In his book, "The Image: A Guide to Pseudo-Events in America," published in 1961, Daniel Boorstin introduced the term "pseudo-event." A pseudo-event, he said, was a staged and scripted event that was a kind of counterfeit version of an actual happening. According to Boorstin, a pseudo-event is not intrinsically significant but is created in order to make news. For instance, a press conference called by a public relations firm on behalf of its client.

Sadly, most PR firms and university curricula shy away from discussing this topic. But, there are a few who do. Here are some excerpts from Professor Michael Turney’s class on the ‘Principles of Public Relations’ from the Northern Kentucky University:

Public relations practitioners routinely stage events and try to control the situations in which their clients and their publics interact so that their client is presented in the best possible light…

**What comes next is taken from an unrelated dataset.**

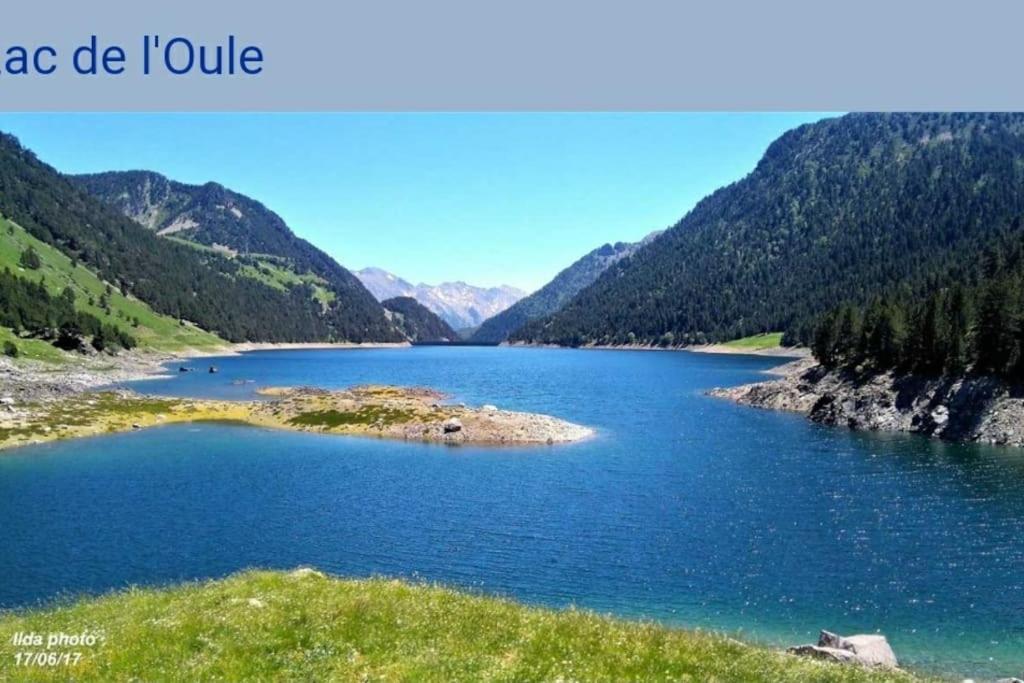 Appartement Vue Panoramique Sur Les Pyrenees à Saint-Lary-Soulan Extérieur photo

One of the most frequent and effective ways public relations practitioners control situations and the circumstances surrounding an organization's interactions with its publics is by conducting special events. Instead of waiting for happenstance to provide a situation in which the organization and its publics encounter one another and which may or may not turn out positively, they orchestrate a situation that occurs when the organization wants it to and proceeds in ways that favour the organization.

Public relations practitioners and their clients are enthusiastic and laudatory about special events. And, for the most part, the publics who participate in them are also fairly accepting, and sometimes highly appreciative, of them…

A pseudo-event is certainly not a popular term among public relations practitioners, especially those who frequently rely on special events to generate news coverage for their clients, but it is a perspective would-be practitioners need to be aware of and be prepared to address.